The epoch of reionization and 21-cm fluctuations.  A number of experimental efforts to detect the 21-cm signal from neutral hydrogen from the epoch of reionization (EoR) will soon bear fruit, and subsequent years will bring detailed maps of the intensity fluctuations of this EoR signal.   My collaborators and I have been studying the EoR and also developing novel uses for these forthcoming 21-cm intensity maps.  Examples include novel ways to constrain dark-matter properties; ways to use 21-cm fluctuations to search for magnetic fields and primordial gravitational waves; and ways to study clusters and voids with 21-cm maps.

Dark matter.  One of my longstanding interests involves the quest to understand the nature of dark matter that resides in galactic halos, including the halo of our own Milky Way.  My collaborators and I are thinking about weakly-interacting massive particle dark matter, axions and axion-like particles, primordial black holes, and other dark-matter candidates.  We are studying an assortment of techniques to detect different dark-matter candidates and developing novel ways to constrain dark-matter properties with astronomical measurements.

Dark energy and early dark energy.  Likewise, I am also interested in the dark energy that is causing an accelerated cosmic expansion rate.  We are investigating observational avenues to constrain the properties of dark energy, and we are also studying the prospect to seek dark-energy–like fields in the early Universe.  I have also been studying (and our group originated) the idea that the Hubble tension may be resolved by early dark energy.

Statistical isotropy and homogeneity, cosmic parity, the CMB, and galaxy clustering.  The standard assumption, and prediction of the simplest inflationary models, is that the statistical properties of primordial perturbations are the same everywhere in space and in every direction.  The default assumption is also that the physics that describes the large-scale properties of the Universe is parity conserving.    However, these are assumptions, or prediction, that can, and should, be tested quantitatively.  My collaborators and I have been studying an array of measurements that can be done with the cosmic microwave background and the galaxy distribution to develop tests along these lines.

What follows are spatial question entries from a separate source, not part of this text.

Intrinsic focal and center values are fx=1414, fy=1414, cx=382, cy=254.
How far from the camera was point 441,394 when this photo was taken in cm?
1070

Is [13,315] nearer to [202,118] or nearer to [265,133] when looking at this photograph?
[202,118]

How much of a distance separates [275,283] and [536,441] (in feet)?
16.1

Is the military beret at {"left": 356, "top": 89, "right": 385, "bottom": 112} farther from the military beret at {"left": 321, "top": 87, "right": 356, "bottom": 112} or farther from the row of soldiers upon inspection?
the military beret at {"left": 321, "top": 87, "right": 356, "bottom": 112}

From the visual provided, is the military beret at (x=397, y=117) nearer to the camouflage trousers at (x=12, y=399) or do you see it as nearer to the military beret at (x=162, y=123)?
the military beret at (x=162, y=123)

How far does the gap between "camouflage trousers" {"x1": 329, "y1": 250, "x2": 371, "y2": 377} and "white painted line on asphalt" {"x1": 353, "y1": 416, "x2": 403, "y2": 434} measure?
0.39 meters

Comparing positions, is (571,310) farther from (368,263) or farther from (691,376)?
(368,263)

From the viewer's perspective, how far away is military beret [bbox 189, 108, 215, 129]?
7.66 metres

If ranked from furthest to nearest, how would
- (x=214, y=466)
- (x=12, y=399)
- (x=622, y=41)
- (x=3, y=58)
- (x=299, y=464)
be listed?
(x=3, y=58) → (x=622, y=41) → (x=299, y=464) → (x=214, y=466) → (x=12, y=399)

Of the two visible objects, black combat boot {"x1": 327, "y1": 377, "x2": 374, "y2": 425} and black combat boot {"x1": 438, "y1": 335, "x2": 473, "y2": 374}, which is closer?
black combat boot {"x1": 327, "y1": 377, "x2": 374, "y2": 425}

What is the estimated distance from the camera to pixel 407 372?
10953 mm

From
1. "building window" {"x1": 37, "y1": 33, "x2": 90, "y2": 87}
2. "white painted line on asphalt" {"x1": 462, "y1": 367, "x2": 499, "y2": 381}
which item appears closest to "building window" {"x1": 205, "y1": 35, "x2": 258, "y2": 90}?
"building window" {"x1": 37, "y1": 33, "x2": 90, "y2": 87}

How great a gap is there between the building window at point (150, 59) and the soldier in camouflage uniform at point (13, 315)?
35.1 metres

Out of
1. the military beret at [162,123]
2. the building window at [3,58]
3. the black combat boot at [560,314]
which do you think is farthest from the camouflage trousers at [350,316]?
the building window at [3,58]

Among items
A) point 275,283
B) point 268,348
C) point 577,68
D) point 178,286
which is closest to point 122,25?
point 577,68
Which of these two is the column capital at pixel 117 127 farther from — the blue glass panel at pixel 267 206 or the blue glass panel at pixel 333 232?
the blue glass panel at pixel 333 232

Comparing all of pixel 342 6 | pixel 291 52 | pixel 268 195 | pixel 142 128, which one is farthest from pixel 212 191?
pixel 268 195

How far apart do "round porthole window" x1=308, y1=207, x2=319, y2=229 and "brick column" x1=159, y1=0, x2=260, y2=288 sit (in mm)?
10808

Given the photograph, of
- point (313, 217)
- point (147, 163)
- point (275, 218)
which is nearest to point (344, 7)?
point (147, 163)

Line intensity mapping.   The primary way we learn about the distribution of mass in the Universe is by mapping the distribution of galaxies.  Intensity mapping, however, provides an alternative.  Intensity-mapping experiments map the distribution of light from a large number of unresolved galaxies.  By using light associated with a strong molecular emission line, of known rest-frame frequency, intensity mapping can determine the 3d distribution of mass.  A number of surveys are now getting under way to map the distribution of emissivity from carbon-monoxide (CO) lines, singly-ionized carbon lines, Lyman-alpha lines, and other emission lines.  My collaborators and I have been studying strategies to optimize such surveys, ways to mitigate foregrounds, and what can be learned about cosmology from such measurements.  We have also studied prospects to learn about galaxy evolution by, for example, inferring the star-formation history from such measurements.

Gravitational waves.  I have been interested in a number of questions related to gravitational-wave astrophysics.  Much of my work has been focussed on the stochastic gravitational-wave background, and I have recently become particularly interested in what we can learn about these backgrounds with pulsar timing arrays.  Other interests include gravitational lensing of gravitational waves, and exotic sources of gravitational waves.